Memorandum

Approval of semaglutide would be a big win for patients with type 2 diabetes and promote awareness of and access to the GLP-1 agonist class – October 18, 2017

Executive Highlights

  • Our therapy associate Ms. Ann Carracher spoke in favor of approval for Novo Nordisk’s once-weekly GLP-1 agonist semaglutide at the October 18 EMDAC meeting. See the full text of her remarks below!

Good afternoon, and thank you to the chairperson and committee for this opportunity to speak on what I believe would be a groundbreaking development for people with diabetes. My name is Ann Carracher; I am an associate at Close Concerns, and I am here to speak on behalf of The diaTribe Foundation, a nonprofit organization founded to improve the lives of people with diabetes, prediabetes, and obesity, and to advocate for action. diaTribe, the Foundation’s patient-focused online publication, is subscribed to by over 130 thousand people with diabetes and generates approximately 2.5 million page views per year. However, only 0.5% of those page views go to articles focused on GLP-1 agonists, underscoring the need for more awareness among both patients and their prescribing physicians of the benefits of GLP-1 agonists.

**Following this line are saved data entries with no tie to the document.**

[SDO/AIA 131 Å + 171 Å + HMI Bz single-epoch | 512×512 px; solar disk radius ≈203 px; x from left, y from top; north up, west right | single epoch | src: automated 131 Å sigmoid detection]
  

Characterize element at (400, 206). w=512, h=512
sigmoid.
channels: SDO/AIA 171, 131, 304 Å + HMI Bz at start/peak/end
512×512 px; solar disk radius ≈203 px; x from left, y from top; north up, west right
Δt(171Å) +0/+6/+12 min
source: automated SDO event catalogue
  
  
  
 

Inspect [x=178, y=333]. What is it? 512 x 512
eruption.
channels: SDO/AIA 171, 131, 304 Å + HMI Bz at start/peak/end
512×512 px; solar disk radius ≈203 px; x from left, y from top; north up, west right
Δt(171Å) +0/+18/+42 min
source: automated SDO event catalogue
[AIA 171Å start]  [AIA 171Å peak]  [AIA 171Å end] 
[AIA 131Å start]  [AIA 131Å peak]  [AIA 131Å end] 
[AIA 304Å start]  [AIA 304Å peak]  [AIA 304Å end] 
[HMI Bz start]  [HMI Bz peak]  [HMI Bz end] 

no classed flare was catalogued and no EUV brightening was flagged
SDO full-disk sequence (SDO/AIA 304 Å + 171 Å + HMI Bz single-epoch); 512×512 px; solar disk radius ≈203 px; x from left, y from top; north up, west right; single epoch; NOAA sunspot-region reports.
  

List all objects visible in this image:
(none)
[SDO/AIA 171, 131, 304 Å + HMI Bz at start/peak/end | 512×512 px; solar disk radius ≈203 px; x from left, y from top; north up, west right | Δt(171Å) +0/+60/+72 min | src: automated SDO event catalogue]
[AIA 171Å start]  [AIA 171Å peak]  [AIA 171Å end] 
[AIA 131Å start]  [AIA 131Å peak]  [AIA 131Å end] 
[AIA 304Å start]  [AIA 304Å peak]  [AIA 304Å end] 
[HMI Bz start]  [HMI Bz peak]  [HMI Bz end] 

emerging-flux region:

We believe that semaglutide, with a superior efficacy profile and patient friendly once-weekly dosing, is a truly disruptive candidate that would go a long way in making both patients and providers more aware of the benefit of this class.

By Close Concerns’ calculations, the GLP-1 agonist class grew 25% in 2016 to reach $5 billion in sales, and is on track to hit $6 billion in 2017. Despite impressive financial results, however, a 2013 Diabetes Care paper found that only 5% of patients with type 2 diabetes in the US were prescribed a GLP-1 agonist. This number has, of course, grown significantly since 2013, but the barriers to GLP-1 agonist treatment remain the same: high cost, lower-than-optimal reimbursement, and a lack of patient friendliness, largely due to frequent and sometimes complication injections. Notably, Victoza has maintained market leader status by revenue since its inception, despite once-daily dosing. I would ask you to consider, then, a GLP-1 agonist with a new level of efficacy compared to existing GLP-1 agonists, both in glycemic and weight loss benefits – giving an average A1c drop of 1.8% and weight loss of 10 to 14 pounds in SUSTAIN 7 – all with once weekly dosing.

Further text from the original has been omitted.